Metrics And Evidence¶

tok/s: Tokens per second. pccx uses this as the primary user-visible decoding throughput unit.
TT: Throughput target. This is planning shorthand for a target token rate, not a measurement. Public pages should prefer spelling out “throughput target” on first use.
measured-only: Documentation posture for the v002.0 release line: do not quote throughput, timing closure, or board-run claims until the evidence checklist admits those measurements.
bring-up: Hardware integration phase where the bitstream, board setup, host driver, and smoke tests are made to run together. Bring-up logs are evidence inputs, not automatically release claims.
release evidence: Checklist-gated artifacts used to decide whether timing, throughput, or board-execution statements are allowed in public docs.
evidence inventory: Public list of measured, reproducible artefacts and pending gates. It is the place to check whether a value is measured, pending, or only a target.
claim guard: Review rule or scan that prevents public docs from turning targets, scaffolds, mocks, or pending gates into completed hardware claims.
pre-flight: Preparatory state for build, launcher, or deploy work before the full command sequence has been run and evidence has been captured.
smoke capture: Small board or tool run used to collect initial logs. It can support bring-up evidence, but it does not replace release evidence for timing or throughput.
timing report: Vivado report used to justify timing wording. A docs page should not claim timing closure without a linked report or release evidence entry.
utilization report: Vivado report used to justify FPGA resource wording such as DSP, LUT, BRAM, or URAM counts.
throughput target: Planned token-rate goal. It must remain distinct from measured throughput in public wording.
board run: Execution against a connected KV260 or other named target board. Mock tests, type checks, and local software orchestration are not board runs.
trace replay: Analysis of an existing .pccx trace file through pccx-lab tooling. Replay can validate analysis paths without proving new hardware execution.
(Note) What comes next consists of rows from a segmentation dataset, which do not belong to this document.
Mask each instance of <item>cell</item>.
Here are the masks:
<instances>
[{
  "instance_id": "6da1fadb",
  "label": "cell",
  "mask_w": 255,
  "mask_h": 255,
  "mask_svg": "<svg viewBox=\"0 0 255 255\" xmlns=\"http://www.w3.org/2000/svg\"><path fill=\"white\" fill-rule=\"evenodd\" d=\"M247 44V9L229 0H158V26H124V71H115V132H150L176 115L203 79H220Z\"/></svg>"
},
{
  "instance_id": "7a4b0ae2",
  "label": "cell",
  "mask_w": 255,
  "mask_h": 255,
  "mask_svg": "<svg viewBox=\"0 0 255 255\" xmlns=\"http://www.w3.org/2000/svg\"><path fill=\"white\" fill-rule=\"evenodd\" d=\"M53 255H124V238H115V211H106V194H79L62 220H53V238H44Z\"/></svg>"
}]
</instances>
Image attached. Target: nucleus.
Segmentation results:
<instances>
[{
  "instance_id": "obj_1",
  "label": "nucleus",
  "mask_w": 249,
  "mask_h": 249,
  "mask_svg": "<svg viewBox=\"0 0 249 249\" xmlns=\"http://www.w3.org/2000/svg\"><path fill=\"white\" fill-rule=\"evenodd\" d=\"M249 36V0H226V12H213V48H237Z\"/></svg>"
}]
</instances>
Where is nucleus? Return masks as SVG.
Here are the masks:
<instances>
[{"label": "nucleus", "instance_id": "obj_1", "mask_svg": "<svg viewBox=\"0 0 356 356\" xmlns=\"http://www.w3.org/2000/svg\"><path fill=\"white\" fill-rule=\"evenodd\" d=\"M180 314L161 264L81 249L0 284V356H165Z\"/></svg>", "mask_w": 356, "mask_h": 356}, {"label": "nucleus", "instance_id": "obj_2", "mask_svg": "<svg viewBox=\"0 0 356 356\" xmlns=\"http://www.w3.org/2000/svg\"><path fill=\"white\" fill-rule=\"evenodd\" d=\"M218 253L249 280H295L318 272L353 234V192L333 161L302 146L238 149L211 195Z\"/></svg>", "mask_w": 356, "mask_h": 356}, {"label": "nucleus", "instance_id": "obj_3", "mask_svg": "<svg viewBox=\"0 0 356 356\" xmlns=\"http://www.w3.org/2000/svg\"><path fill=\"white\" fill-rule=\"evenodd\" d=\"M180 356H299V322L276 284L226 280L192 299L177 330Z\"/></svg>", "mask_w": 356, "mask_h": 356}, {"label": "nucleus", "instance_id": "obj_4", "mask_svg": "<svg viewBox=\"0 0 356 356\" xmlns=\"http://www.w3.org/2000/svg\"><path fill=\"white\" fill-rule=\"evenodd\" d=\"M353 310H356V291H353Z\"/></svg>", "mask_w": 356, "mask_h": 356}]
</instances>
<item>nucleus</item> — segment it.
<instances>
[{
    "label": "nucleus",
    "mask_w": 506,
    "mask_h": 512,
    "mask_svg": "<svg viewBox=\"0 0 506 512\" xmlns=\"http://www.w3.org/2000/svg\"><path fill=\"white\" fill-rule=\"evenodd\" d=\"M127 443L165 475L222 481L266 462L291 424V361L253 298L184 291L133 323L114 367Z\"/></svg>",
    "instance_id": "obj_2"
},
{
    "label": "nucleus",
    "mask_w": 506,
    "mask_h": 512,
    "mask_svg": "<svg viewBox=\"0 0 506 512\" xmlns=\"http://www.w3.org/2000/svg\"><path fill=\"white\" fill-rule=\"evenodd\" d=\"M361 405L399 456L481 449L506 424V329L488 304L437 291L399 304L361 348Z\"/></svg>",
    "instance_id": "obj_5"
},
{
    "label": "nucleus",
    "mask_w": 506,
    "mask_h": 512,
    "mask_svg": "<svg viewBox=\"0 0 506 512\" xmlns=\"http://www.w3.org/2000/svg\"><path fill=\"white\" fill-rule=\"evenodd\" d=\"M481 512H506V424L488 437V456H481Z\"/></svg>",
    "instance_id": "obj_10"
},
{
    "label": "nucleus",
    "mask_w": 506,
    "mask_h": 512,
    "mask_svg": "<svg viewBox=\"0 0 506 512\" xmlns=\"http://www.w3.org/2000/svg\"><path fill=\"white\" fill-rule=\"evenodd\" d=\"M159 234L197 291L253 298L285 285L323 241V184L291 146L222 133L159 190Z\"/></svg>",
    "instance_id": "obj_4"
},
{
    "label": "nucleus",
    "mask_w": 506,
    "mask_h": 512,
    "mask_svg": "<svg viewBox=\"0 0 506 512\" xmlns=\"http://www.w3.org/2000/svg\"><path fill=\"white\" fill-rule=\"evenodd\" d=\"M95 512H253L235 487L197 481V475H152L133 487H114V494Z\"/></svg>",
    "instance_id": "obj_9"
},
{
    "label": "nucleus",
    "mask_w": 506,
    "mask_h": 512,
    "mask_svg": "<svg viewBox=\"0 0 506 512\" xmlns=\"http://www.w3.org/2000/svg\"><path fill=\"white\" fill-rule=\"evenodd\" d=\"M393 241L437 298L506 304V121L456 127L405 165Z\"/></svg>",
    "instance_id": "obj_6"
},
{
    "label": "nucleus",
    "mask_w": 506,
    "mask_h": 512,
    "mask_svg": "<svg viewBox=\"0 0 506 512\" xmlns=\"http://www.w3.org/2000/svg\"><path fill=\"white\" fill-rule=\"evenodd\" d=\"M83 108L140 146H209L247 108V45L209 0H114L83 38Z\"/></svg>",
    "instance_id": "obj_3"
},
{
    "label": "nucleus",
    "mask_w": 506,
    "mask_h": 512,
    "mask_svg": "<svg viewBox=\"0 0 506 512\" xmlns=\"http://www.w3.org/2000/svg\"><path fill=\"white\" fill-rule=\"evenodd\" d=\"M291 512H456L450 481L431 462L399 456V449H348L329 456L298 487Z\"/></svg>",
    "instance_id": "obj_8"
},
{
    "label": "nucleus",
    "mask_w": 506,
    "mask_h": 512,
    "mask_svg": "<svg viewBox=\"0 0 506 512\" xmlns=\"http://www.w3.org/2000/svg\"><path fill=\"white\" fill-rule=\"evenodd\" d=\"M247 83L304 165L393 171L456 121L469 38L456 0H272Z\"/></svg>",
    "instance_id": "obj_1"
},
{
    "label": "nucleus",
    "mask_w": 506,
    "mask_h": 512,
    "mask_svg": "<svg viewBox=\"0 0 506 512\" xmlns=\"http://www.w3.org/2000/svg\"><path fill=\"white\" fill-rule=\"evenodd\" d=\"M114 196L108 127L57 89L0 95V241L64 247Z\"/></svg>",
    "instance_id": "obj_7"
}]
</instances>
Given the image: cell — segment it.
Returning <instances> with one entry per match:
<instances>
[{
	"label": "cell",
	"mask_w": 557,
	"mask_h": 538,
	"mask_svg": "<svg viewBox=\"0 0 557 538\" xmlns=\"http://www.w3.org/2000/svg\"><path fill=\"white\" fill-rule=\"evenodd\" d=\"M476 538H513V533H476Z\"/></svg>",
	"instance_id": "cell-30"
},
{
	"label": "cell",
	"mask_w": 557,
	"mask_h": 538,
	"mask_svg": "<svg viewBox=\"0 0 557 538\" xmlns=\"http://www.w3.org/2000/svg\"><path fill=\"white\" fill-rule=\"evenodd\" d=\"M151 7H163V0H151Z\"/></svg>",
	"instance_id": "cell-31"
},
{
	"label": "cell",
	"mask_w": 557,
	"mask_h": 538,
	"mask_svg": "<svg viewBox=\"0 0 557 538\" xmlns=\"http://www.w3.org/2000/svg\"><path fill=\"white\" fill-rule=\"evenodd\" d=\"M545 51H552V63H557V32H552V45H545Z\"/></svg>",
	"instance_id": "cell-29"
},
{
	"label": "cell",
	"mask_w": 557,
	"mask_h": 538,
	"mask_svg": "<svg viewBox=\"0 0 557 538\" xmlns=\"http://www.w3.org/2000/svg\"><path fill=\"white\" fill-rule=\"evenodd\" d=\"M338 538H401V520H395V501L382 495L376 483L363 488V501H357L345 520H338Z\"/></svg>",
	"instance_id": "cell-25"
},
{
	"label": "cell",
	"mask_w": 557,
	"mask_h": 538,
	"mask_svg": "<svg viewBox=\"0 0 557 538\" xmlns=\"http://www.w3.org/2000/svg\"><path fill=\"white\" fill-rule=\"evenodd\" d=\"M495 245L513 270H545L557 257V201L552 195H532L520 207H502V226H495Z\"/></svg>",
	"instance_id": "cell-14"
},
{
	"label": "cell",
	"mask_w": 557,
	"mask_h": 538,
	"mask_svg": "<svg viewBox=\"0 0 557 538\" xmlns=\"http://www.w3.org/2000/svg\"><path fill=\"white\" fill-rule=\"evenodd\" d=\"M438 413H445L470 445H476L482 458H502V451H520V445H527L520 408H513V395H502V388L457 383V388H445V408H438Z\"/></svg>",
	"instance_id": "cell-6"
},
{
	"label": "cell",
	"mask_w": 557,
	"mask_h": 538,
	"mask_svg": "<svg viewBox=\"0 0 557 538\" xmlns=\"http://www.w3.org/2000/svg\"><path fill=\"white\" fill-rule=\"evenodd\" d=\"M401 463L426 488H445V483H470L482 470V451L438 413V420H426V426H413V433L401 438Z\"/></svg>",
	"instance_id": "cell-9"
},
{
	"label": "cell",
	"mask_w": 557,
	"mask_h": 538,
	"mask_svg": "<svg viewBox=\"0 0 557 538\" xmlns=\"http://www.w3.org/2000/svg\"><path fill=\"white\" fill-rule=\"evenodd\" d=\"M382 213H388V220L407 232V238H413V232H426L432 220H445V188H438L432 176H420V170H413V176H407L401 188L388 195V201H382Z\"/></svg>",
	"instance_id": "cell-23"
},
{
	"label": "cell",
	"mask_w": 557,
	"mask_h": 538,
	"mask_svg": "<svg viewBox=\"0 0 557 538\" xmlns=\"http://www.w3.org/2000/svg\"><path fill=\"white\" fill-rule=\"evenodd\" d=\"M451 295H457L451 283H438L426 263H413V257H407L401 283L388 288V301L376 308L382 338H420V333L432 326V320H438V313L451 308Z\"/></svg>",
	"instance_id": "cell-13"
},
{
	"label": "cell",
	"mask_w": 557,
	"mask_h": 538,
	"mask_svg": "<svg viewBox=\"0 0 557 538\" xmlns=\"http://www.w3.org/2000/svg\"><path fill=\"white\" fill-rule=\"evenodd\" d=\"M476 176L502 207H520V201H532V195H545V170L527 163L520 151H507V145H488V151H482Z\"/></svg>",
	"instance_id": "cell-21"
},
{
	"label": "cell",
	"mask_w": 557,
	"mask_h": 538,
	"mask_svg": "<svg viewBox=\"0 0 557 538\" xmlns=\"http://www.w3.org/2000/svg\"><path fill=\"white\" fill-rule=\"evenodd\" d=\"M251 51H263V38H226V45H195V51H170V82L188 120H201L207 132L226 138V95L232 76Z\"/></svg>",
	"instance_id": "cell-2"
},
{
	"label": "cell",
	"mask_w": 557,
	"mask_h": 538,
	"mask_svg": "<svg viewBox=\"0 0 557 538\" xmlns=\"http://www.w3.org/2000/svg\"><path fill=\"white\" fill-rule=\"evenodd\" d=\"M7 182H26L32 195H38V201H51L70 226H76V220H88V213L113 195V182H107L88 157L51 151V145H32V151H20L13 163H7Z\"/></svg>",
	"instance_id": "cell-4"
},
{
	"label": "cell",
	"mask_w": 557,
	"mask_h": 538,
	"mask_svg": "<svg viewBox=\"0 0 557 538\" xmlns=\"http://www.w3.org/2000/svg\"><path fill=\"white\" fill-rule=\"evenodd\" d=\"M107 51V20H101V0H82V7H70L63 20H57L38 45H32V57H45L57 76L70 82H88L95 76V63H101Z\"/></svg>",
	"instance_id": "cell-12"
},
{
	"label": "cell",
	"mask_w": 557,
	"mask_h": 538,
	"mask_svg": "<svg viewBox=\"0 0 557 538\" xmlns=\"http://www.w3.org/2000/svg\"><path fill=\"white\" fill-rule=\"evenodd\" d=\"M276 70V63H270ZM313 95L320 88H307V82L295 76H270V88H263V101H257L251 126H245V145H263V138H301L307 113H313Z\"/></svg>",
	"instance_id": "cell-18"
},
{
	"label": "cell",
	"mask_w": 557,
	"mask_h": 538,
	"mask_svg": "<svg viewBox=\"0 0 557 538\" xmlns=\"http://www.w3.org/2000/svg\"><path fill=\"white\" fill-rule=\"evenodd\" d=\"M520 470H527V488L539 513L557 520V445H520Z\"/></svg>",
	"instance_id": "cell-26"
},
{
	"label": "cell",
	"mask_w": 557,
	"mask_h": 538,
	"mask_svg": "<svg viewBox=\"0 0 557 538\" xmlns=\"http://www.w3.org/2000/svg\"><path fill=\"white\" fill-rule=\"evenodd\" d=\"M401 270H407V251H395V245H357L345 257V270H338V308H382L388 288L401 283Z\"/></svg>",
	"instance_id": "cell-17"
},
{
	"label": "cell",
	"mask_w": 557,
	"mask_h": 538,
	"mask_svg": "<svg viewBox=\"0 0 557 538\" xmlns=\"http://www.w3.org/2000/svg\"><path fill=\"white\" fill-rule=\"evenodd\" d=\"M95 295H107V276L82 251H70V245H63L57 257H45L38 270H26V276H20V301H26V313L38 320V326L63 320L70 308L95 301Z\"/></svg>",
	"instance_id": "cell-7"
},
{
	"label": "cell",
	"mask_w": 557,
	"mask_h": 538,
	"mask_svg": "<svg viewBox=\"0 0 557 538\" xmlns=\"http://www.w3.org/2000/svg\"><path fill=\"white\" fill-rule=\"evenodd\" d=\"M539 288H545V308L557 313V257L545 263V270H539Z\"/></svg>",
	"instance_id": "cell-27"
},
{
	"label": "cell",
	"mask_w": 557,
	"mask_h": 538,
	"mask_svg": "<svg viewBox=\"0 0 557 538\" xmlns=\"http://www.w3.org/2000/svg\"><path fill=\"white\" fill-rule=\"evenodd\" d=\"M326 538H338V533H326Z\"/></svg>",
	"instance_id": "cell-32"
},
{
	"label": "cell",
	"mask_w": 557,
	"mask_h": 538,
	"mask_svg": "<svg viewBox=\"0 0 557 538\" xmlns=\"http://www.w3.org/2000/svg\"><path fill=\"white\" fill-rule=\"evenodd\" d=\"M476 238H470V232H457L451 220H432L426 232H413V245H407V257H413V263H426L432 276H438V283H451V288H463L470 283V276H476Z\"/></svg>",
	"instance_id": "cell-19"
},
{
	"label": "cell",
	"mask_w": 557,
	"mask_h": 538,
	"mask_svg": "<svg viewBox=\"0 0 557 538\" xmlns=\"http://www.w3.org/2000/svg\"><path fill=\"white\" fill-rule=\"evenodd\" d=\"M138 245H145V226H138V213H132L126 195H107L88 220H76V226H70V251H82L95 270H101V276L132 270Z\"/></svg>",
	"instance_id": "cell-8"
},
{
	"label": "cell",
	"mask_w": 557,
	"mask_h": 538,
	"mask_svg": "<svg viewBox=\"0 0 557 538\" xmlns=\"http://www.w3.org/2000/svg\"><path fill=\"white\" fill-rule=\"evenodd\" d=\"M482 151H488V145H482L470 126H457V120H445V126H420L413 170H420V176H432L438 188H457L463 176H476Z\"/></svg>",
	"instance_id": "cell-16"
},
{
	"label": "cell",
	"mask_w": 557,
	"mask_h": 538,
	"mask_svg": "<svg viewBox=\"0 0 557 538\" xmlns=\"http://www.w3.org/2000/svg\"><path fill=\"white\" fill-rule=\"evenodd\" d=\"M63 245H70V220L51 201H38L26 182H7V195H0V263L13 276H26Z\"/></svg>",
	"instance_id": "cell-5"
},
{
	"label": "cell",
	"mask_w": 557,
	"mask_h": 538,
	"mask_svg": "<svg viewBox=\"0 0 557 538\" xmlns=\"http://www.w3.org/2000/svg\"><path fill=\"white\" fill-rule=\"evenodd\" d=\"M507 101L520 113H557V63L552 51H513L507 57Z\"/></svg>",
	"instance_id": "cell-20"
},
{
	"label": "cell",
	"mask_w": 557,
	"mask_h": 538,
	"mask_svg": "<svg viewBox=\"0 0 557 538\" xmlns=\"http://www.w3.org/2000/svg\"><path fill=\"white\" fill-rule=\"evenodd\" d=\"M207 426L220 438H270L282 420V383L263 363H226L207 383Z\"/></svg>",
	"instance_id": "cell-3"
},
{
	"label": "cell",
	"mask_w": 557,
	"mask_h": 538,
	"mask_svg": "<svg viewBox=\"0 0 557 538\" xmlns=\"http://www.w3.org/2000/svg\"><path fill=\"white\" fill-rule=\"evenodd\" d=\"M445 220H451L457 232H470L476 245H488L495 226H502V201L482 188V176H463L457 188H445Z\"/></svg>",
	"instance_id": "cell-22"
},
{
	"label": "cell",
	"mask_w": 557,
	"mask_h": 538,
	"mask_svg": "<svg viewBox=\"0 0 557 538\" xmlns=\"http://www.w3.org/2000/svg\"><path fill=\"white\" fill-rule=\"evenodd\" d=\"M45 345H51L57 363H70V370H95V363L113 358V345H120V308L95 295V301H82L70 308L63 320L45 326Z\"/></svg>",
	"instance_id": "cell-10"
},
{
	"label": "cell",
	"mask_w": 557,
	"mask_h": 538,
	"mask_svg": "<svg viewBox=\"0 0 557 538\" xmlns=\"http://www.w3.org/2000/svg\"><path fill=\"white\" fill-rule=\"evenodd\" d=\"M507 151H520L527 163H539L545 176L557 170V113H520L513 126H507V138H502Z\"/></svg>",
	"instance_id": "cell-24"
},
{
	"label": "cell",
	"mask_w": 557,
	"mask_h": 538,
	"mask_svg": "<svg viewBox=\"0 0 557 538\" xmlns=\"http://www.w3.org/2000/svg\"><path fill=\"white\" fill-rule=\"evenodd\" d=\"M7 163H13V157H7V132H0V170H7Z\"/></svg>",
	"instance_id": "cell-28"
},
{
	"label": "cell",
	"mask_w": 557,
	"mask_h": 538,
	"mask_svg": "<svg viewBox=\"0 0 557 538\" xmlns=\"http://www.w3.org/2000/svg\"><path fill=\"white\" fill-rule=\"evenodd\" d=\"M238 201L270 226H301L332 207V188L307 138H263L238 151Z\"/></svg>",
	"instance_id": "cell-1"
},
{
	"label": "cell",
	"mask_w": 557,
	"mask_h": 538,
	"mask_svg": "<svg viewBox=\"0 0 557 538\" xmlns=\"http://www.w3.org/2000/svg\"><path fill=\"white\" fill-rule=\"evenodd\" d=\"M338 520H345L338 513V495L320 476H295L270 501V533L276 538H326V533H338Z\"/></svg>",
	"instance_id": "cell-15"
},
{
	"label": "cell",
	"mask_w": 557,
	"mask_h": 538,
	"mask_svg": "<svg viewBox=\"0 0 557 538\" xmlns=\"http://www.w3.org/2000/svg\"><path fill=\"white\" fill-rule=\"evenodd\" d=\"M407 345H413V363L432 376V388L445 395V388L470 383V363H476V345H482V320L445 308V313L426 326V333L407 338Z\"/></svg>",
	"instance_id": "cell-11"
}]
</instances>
Documentation And Release Terms¶

spec resolution: Reader step that separates architecture intent, model mapping, ISA source of truth, and measured evidence before quoting a claim.
runbook: Step-by-step command record for a build, local docs check, deploy, or hardware procedure. A runbook is procedure evidence only after the commands and results are captured.
deploy runbook: Documentation path for publishing the Sphinx site through GitHub Pages. A deploy check proves publication, not hardware performance.
release status: Label such as draft, prerelease, latest release, or archived release used by release notes. It should not be overloaded with hardware readiness.
pre-release: GitHub Release state for work that is published before being treated as a final release.
validation status: Release-note field that records which checks passed, failed, or were not run. It should name commands or CI runs where useful.
known limitations: Release-note section for caveats, missing evidence, or deferred capability.
release checklist: Maintainer checklist for release hygiene. For pccx ISA PDF changes, the checklist includes rebuilding the PDF from main.tex.
GitHub Pages deploy: Publication workflow for the documentation site. Passing deploy does not convert a target, mock, or pending gate into measured evidence.
contributors acknowledgement: Public recognition of people who contribute documentation, reviews, bug reports, diagrams, examples, or related code after maintainers accept the entry for publication.
news section: Placeholder area for future project updates, release announcements, and community news. It should not carry release claims without the same evidence gates as the rest of the docs.